[Given request 1] Transcribe the part of the Young Lives data page that opens with the words "This demonstrator explores" and closes with "responses from Peru.".

Useful links

Note

As of February 2011 the live RDF copy of the Young Lives data is currently offline. Future developments to create a stable set of RDF data for Young Lives are being planned.

This demonstrator explores the process of putting development-focussed social science research data online using linked data conventions.

Young Lives

Young Lives is an international study of childhood poverty, involving 12,000 children in 4 countries over 15 years. It is led by at team in the Department of International Development at the University of Oxford in association with research and policy partners in the 4 study countries: Ethiopia, India, Peru and Vietnam.

This exploration/demonstrator project has worked with a recent health dataset containing young people's responses to a wide range of questions about their health situation and behaviours. The dataset covers responses from Peru.

Scene-based spatial questions
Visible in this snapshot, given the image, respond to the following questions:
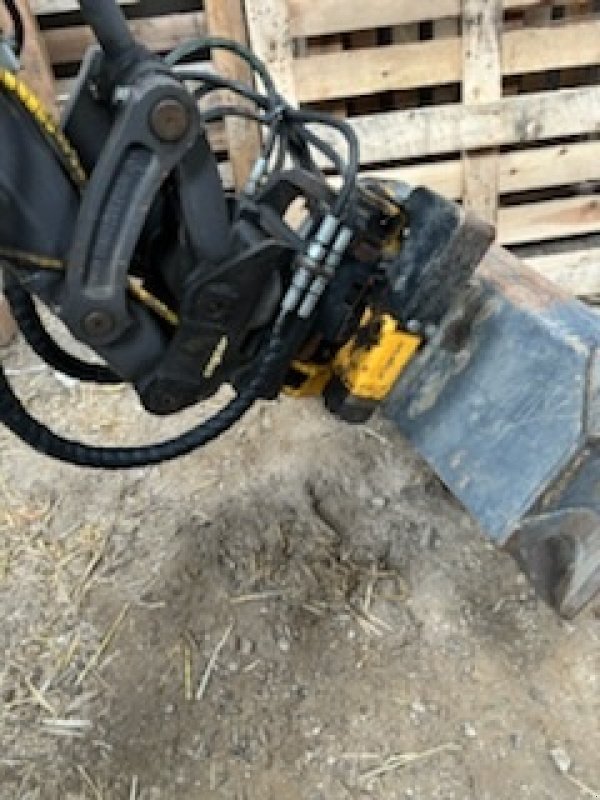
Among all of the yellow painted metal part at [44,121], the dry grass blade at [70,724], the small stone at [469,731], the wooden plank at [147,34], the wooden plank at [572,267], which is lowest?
the dry grass blade at [70,724]

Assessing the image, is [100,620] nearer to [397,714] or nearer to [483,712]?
[397,714]

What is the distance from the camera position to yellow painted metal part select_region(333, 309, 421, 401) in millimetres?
1461

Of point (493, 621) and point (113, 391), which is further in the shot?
point (113, 391)

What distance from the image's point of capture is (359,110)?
2793 millimetres

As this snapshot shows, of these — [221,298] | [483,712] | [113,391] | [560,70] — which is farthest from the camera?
[560,70]

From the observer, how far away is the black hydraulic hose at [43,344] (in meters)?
1.44

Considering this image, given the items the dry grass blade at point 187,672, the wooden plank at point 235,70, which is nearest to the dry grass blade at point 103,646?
the dry grass blade at point 187,672

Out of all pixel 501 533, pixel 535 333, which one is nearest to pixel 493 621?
pixel 501 533

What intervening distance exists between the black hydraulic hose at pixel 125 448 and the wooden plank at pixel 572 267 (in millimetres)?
1525

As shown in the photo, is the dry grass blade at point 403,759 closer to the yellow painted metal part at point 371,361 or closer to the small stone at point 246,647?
the small stone at point 246,647

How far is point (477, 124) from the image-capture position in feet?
8.63

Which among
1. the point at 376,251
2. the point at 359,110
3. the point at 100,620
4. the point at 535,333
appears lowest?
the point at 100,620

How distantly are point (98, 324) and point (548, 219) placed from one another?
5.79 ft

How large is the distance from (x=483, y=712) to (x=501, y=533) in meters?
0.46
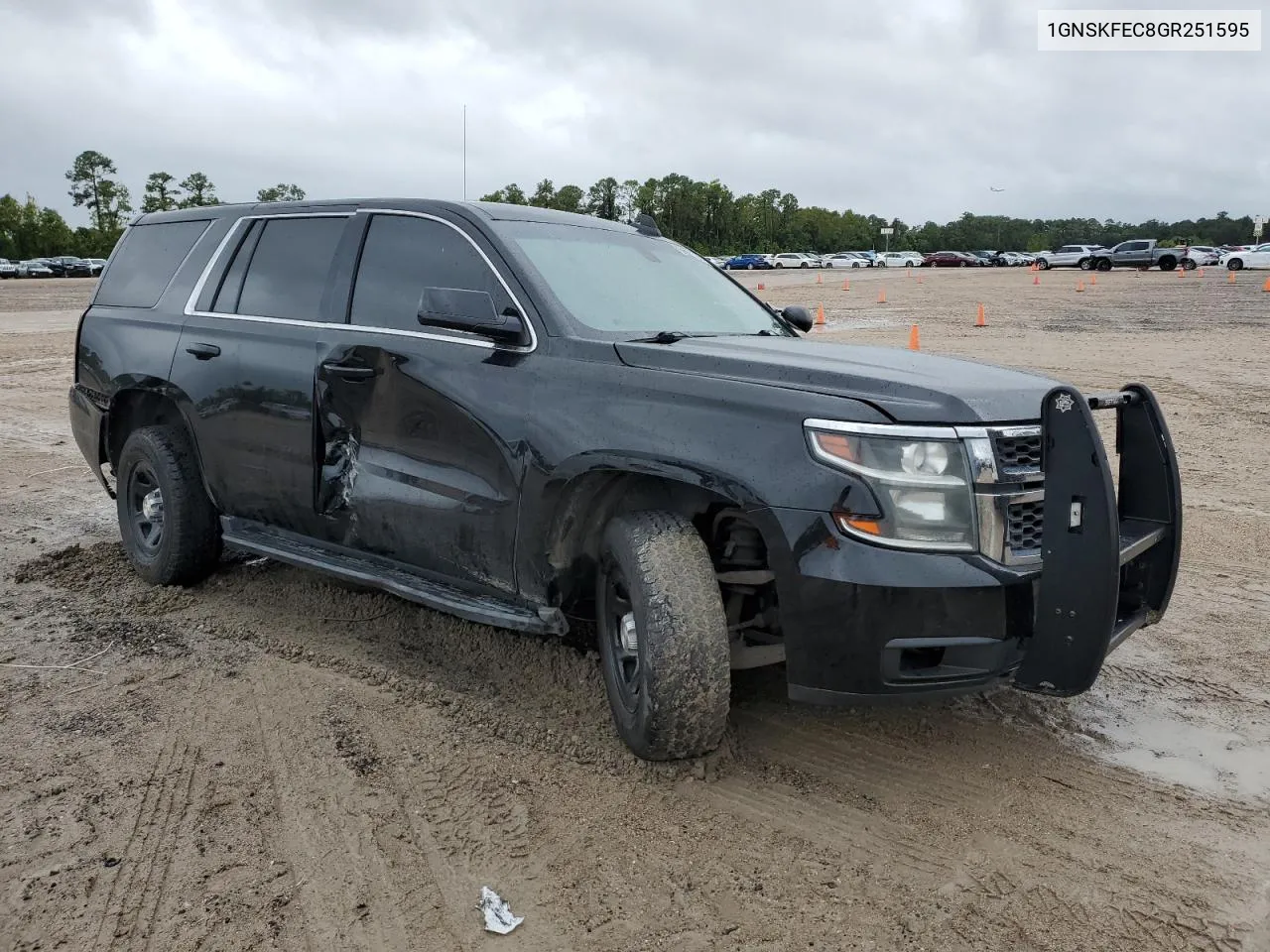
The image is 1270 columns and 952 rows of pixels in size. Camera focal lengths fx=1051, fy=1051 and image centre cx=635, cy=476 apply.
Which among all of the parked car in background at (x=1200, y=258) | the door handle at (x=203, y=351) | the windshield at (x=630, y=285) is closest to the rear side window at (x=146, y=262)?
the door handle at (x=203, y=351)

[Given request 2] Give the entries that open with the line containing "What is the" and close with the line containing "2793 millimetres" as a two-column CSV with the columns entry and answer. Use one row per entry, put each field in quotes, and turn any line breaks into spaces.

[Output 1]
This demonstrator explores the process of putting development-focussed social science research data online using linked data conventions.

Young Lives

Young Lives is an international study of childhood poverty, involving 12,000 children in 4 countries over 15 years. It is led by at team in the Department of International Development at the University of Oxford in association with research and policy partners in the 4 study countries: Ethiopia, India, Peru and Vietnam.

This exploration/demonstrator project has worked with a recent health dataset containing young people's responses to a wide range of questions about their health situation and behaviours. The dataset covers responses from Peru.

[Output 2]
entry,answer
"What is the distance from the camera position to yellow painted metal part select_region(333, 309, 421, 401) in millimetres?","1461"
"Of point (493, 621) and point (113, 391), which is further in the shot?","point (113, 391)"
"What distance from the image's point of capture is (359,110)?","2793 millimetres"